Le sort lamentable de l’Arménie
Aucune puissance n’a accepté de la protéger. Les nationalistes turcs menacent sa capitale.
Les nationalistes turcs, soutenus par les bolcheviks, menacent gravement l’existence de la jeune république arménienne. Après avoir pris la forteresse de Kars, ils marchent sur Erivan, la capitale, et sur Tiflis. C’est une chose humiliante que de se rappeler l’impuissance de l’Entente dans cette affaire. La protection de l’Arménie, offerte à diverses puissances, n’a été acceptée par personne. Les provinces turques qui devaient en faire partie ne lui’ont jamais été adjointes. Pour se dégager de leur grave responsabilité, les alliés ont fait appel, le 11 avril, à la Société des nations, absolument impuissante à protéger l’Arménie, puisqu’on ne mettait à sa disposition à cet effet aucun moyen matériel. Cependant, l’assemblée générale de Genève va reprendre la question et, par une coïncidence tragique, à ce même moment, la petite République d’Erivan, sans doute à bout de souffle, sera près de succomber devant l’effort combiné des soldats de Lénine et de Mustapha Kemal.

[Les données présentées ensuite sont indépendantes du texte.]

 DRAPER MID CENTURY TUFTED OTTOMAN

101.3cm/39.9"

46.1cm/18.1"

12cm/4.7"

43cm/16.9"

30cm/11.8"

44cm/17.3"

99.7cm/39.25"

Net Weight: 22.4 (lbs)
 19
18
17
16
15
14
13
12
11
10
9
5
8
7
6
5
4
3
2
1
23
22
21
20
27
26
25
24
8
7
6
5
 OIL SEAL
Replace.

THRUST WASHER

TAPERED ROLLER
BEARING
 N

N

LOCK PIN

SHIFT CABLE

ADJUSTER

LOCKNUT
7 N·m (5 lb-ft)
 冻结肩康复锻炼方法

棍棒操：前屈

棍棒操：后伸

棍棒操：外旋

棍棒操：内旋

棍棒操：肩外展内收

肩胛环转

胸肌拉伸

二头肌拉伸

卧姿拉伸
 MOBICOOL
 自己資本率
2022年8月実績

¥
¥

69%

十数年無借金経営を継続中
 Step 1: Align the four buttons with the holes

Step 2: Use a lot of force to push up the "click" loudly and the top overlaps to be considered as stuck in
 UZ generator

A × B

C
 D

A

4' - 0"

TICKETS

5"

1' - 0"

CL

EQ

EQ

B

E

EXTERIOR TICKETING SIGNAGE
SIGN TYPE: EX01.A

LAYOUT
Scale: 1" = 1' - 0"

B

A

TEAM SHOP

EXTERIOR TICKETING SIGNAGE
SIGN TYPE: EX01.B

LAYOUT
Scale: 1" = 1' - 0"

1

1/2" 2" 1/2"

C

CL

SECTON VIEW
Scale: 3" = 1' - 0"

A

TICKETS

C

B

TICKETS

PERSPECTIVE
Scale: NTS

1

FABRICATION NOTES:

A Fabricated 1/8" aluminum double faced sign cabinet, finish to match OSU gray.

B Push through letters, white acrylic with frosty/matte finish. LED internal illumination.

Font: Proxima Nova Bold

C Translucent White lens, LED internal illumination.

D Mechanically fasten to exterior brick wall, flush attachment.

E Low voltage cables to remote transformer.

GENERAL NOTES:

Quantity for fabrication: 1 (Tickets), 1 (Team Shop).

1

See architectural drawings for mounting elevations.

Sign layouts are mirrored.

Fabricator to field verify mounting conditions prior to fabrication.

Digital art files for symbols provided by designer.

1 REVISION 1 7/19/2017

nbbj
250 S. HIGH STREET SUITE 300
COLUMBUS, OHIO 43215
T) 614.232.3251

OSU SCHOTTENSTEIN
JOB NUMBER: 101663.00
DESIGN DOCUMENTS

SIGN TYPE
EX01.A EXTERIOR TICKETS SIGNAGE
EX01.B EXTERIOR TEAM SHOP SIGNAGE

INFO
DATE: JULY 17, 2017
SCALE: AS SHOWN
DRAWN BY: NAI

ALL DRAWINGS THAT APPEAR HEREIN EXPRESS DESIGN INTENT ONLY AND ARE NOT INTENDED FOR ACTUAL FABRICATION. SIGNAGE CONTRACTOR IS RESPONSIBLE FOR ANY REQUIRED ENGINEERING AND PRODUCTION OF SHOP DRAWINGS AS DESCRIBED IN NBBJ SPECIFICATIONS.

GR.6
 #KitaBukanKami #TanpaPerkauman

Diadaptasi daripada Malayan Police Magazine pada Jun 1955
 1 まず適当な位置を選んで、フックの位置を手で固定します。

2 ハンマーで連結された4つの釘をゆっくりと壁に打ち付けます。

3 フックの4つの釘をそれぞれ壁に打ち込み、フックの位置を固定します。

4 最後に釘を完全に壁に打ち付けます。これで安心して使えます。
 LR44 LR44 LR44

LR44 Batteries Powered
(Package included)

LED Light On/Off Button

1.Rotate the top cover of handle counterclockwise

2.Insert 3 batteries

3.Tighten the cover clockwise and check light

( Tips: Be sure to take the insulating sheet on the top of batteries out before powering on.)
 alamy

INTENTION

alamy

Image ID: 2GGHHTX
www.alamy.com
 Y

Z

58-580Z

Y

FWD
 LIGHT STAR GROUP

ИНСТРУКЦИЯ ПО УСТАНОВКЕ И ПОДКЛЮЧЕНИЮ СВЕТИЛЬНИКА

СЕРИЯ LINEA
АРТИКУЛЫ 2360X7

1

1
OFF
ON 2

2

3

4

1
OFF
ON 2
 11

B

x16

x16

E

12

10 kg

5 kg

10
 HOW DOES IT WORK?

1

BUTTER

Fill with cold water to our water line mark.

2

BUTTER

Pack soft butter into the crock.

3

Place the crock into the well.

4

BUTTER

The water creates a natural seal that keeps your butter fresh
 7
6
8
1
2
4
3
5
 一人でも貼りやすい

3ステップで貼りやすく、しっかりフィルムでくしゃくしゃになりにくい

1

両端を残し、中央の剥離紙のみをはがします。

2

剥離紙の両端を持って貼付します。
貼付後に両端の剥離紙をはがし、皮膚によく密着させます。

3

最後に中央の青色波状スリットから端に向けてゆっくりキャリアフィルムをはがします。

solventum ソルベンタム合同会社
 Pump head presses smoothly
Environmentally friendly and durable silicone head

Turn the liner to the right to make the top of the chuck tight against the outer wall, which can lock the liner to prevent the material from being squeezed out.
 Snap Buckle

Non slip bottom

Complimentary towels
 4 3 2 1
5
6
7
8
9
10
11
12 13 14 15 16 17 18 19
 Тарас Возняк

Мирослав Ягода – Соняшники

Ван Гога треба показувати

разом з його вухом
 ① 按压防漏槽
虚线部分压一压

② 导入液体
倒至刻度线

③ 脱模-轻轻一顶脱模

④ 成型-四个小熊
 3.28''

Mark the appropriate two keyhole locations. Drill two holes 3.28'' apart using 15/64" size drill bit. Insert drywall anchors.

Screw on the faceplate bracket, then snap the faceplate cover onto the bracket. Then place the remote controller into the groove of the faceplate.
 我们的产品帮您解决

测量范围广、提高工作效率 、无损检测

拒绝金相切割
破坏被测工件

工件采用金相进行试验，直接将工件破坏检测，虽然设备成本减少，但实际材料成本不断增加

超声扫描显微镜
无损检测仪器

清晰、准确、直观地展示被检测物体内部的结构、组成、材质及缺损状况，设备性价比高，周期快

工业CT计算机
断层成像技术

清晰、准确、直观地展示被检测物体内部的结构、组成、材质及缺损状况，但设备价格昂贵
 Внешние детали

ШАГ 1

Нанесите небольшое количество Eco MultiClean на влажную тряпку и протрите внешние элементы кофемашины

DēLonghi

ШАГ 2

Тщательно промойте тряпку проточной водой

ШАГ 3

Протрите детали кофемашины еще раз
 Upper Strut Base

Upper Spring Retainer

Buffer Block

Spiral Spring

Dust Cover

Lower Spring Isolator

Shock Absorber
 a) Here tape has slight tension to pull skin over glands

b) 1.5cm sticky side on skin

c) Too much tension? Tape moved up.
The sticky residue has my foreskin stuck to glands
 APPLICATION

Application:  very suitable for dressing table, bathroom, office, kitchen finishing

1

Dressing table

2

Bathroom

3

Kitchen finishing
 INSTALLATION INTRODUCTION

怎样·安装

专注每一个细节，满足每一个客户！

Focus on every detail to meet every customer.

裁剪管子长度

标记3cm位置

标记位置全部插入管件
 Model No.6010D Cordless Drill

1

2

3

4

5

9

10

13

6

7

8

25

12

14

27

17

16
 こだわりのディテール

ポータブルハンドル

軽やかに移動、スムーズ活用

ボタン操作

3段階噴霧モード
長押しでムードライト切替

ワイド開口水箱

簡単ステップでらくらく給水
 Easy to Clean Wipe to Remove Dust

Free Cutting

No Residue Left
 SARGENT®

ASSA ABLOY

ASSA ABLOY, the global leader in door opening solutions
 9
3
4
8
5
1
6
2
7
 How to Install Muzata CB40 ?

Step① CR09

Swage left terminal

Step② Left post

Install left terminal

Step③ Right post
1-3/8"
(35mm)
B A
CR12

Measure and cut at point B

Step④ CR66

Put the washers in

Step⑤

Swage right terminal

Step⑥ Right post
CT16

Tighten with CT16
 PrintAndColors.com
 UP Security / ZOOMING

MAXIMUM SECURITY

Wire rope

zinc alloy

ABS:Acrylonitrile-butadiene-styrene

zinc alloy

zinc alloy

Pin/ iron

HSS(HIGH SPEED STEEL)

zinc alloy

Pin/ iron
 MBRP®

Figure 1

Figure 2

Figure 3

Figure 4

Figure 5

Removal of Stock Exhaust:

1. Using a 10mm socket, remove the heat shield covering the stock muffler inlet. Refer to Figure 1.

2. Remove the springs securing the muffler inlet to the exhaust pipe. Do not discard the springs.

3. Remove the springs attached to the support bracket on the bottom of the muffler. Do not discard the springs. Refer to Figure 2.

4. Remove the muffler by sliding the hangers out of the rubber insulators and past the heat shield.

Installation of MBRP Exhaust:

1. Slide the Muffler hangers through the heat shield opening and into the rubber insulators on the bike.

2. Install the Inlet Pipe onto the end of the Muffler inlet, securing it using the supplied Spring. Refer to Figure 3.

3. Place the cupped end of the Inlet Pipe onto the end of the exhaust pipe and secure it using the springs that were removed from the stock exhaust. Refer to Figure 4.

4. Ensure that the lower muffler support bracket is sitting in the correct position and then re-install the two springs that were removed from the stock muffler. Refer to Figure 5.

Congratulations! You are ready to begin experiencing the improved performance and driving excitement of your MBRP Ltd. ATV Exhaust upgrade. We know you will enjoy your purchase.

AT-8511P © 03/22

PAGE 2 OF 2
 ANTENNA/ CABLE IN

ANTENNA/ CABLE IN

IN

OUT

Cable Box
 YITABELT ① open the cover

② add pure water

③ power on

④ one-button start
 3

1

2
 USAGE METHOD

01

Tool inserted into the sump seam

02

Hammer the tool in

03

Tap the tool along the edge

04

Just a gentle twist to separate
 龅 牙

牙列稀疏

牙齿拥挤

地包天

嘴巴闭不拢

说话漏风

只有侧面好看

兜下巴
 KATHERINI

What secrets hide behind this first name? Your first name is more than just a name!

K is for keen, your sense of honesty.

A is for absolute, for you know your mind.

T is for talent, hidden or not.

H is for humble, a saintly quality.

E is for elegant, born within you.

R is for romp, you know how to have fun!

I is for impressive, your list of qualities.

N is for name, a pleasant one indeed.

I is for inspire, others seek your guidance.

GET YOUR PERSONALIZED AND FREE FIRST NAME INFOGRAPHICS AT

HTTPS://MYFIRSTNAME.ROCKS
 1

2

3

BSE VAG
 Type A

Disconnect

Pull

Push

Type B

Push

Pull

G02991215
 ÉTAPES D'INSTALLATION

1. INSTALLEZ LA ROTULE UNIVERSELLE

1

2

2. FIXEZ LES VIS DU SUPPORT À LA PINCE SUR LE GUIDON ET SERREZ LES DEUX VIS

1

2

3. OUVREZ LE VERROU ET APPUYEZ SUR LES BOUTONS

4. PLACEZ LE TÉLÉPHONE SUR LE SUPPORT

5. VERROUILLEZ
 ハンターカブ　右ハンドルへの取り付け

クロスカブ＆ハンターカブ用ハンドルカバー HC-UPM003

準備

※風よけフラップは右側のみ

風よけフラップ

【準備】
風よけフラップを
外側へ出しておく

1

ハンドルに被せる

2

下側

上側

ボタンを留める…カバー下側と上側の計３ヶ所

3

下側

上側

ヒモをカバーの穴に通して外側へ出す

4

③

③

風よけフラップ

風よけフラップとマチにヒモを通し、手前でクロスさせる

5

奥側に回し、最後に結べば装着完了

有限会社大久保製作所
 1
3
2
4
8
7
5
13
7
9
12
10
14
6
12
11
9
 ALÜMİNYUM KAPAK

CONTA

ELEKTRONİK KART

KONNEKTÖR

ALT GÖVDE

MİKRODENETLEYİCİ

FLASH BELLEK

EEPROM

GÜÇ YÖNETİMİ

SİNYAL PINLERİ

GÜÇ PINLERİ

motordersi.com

De nouveaux massacres d’Arméniens ont eu lieu récemment aux frontières de la Cilicie, à côté de la sphère d’influence française de prochains et terribles massacres peuvent avoir lieu si la capitale elle-même tombe aux mains des bandes sanguinaires qui la menacent. Ce ne sera pas seulement pour les puissances une déshonorante défaite morale si l’Arménie succombe avant d’avoir vraiment vécu, ce sera un encouragement dangereux donné en Asie-Mineure aussi bien aux Moscovites qu’aux kemalistes.
La Turquie, ne l’oublions pas, fait mille difficultés pour ratifier le traité de Sèvres et le cabinet ottoman, heureux de trouver une échappatoire, prétend qu’il lui faut négocier avec Mustapha Kemal. Ce dernier, fortifié par la conquête de l’Arménie et l’alliance des bolcheviks, tiendra vraisemblablement fort peu de compte des demandes de Constantinople, à suppose, ce qui est fort douteux, qu’elles lui soient sincèrement faite.
La Turquie ne pouvait être rendue inoffensive en Asie que par la constitution d’une Arménie viable qui l’aurait maîtrisée au nord-est comme les Grecs ont réussi avec succès à l’ouest. La négligence, l’égoîsme et la faiblesse des alliés créeront d’ici peu de sérieuses difficultés à l’Entente en Asie Mineure si l’on ne peut pas secourir à temps l’Arménie.